To avoid a Rule 12(b)(6) dismissal, a complaint need not contain detailed factual allegations, rather, it must plead "enough facts to state a claim to relief that is plausible on its face." Bell Atl. Corp. v. Twombly, 550 U.S. 544, 570 (2007). A claim has "facial plausibility when the plaintiff pleads factual content that allows the court to draw the reasonable inference that the defendant is liable for the misconduct alleged." Ashcroft v. Iqbal, --- U.S. ---, 129 S.Ct. 1937, 1939 (2009) (citing Twombly, 550 U.S. at 556). "The plausibility standard is not akin to a 'probability requirement,' but it asks for more than a sheer possibility that a defendant has acted unlawfully." Id. at 1949 (citing Twombly, 550 U.S. at 556). "Where a complaint pleads facts that are 'merely consistent with' a defendant's liability, it 'stops short of the line between possibility and plausibility of entitlement to relief.'" Id. (citing Twombly, 550 U.S. at 557).
Furthermore, "a plaintiff's obligation to provide the 'grounds' of his 'entitle[ment] to relief' requires more than labels and conclusions, and a formulaic recitation of the elements of a cause of action will not do." Id. at 555 (citation omitted). "Factual allegations must be enough to raise a right to relief above the speculative level, on the assumption that all the allegations in the complaint are true (even if doubtful in fact)." Id. (citation omitted). In spite of the deference the court is bound to pay to the plaintiff's allegations, it is not proper for the court to assume that "the [plaintiff] can prove facts that [he or she] has not alleged or that defendants have violated the . . . laws in ways that have not been alleged." Associated Gen. Contractors of Cal., Inc. v. Cal. State Council of Carpenters, 459 U.S. 519, 526, (1983). Also, the court need not accept "legal conclusions" as true. Iqbal, 129 S.Ct. at 1949. However, "[w]hen there are well-pleaded factual allegations, a court should assume their veracity." Id. at 1941.

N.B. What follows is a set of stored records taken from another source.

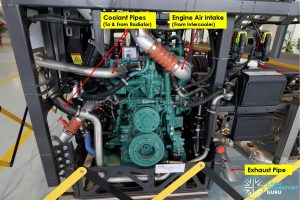 Volvo B5LH Chassis - Engine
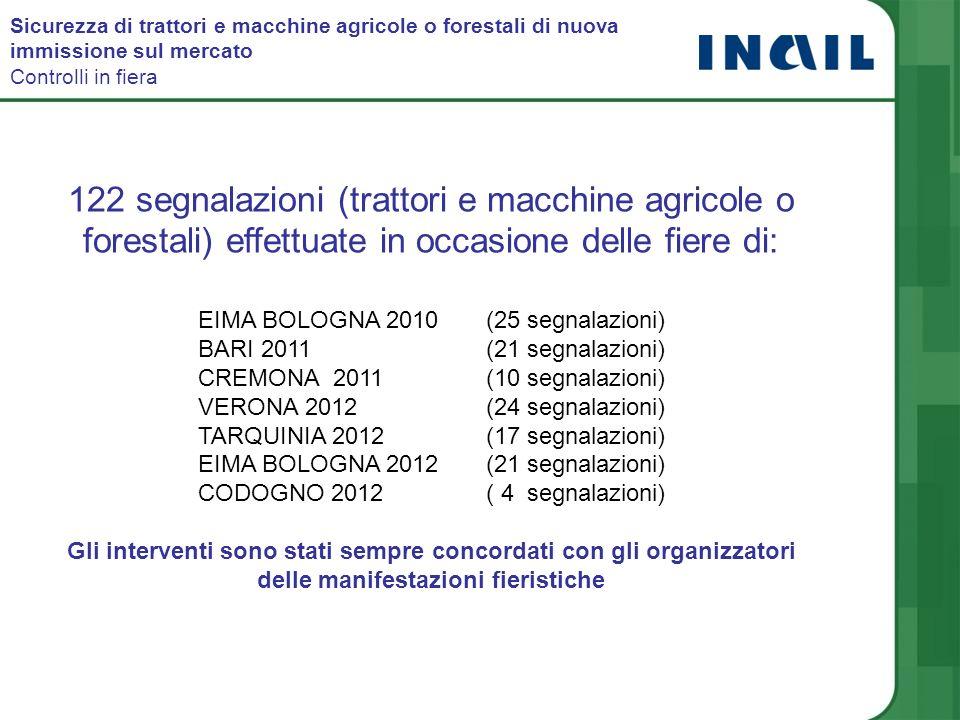 Sicurezza di trattori e macchine agricole o forestali di nuova immissione sul mercato Controlli in fiera 122 segnalazioni (trattori e macchine agricol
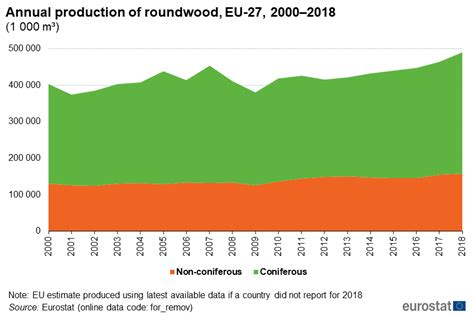 Woodworking-Statistics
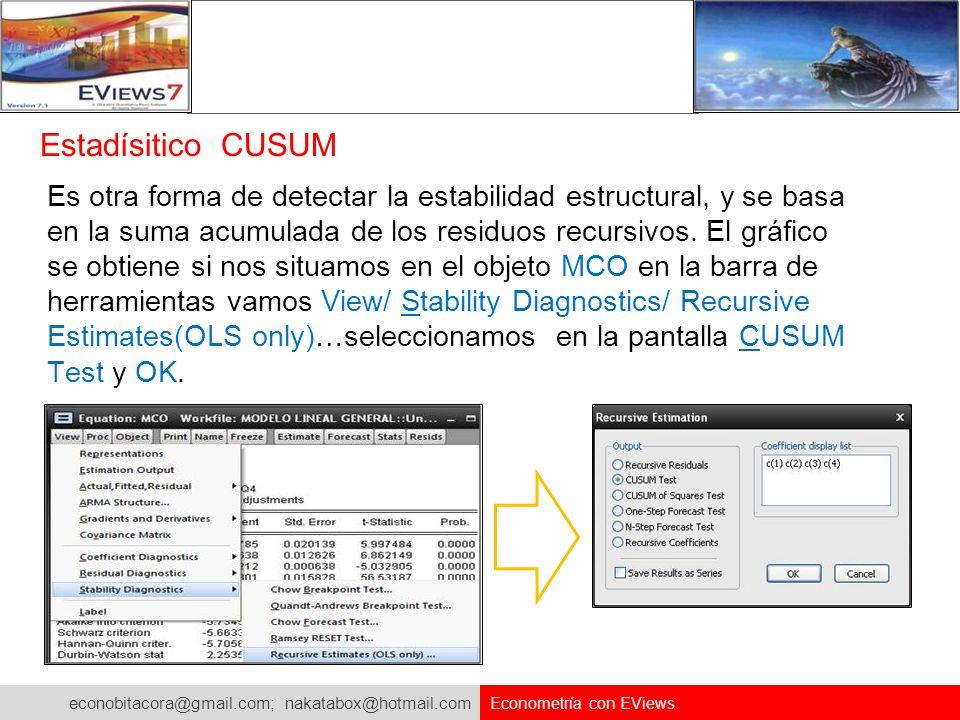Estadísitico CUSUM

II. Request for Judicial Notice
In ruling on a motion to dismiss for failure to state a claim, "a court may generally consider only allegations contained in the pleadings, exhibits attached to the complaint, and matters properly subject to judicial notice." Swartz v. KPMG LLP, 476 F.3d 756, 763 (9th Cir. 2007). A fact properly subject to judicial notice is one "not subject to reasonable dispute in that it is either (1) generally known within the territorial jurisdiction of the trial court or (2) capable of accurate and ready determination by resort to sources whose accuracy cannot reasonably be questioned." Fed. R. Evid. 201 (2009). Accordingly, a court may consider matters of public record on a motion to dismiss, and in doing so "does not convert a Rule 12(b)(6) motion to one for summary judgment." Mack v. South Bay Beer Distributors, 798 F.2d 1279, 1282 (9th Cir. 1986), abrogated on other grounds by Astoria Fed. Sav. & Loan Ass'n v. Solimino, 501 U.S. 104, 111 (1991).

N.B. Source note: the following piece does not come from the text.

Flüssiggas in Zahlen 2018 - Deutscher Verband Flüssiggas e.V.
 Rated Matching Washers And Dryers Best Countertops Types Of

Defendants request judicial notice of the following documents recorded with the Riverside County Recorder's Office: (1) Deed of Trust, recorded on or about June 26, 2006; (2) Second Deed of Trust, recorded on or about June 26, 2006; (3) Notice of Default and Election to Sell Under Deed of Trust, recorded on or about July 24, 2008; (4) Substitution of Trustee, recorded on or about October 29, 2008; and (5) Notice of Trustee's Sale, recorded on or about October 29, 2008. These documents are public records and the Court takes judicial notice of them pursuant to Federal Rule of Evidence 201.
Defendants also request judicial notice of (1) the Purchase and Assumption Agreement among Federal Deposit Insurance Organization, Receiver of Washington Mutual Bank, Henderson, Nevada ("FDIC") and JPMorgan, dated September 25, 2008, available on the FDIC's website, and (2) the Order from the Office of Thrift Supervision ("OTC") appointing the FDIC as Receiver of Washington Mutual Bank, available on OTC's website. The Court grants Defendants' request for judicial notice of these documents. Information on government agency websites has often been treated as properly subject to judicial notice." Paralyzed Veterans of Am. v. McPherson, 2008 U.S. Dist. LEXIS 69542, at *5 (N.D. Cal. Sept. 8, 2008); see also United States ex rel. Dingle v. BioPort Corp., 270 F. Supp. 2d 968, 972 (W.D. Mich. 2003) ("Public records and government documents are generally considered 'not to be subject to reasonable dispute.' This includes public records and government documents available from reliable sources on the Internet.") (citing Jackson v. City of Columbus, 194 F.3d 737, 745 (6th Cir. 1999)).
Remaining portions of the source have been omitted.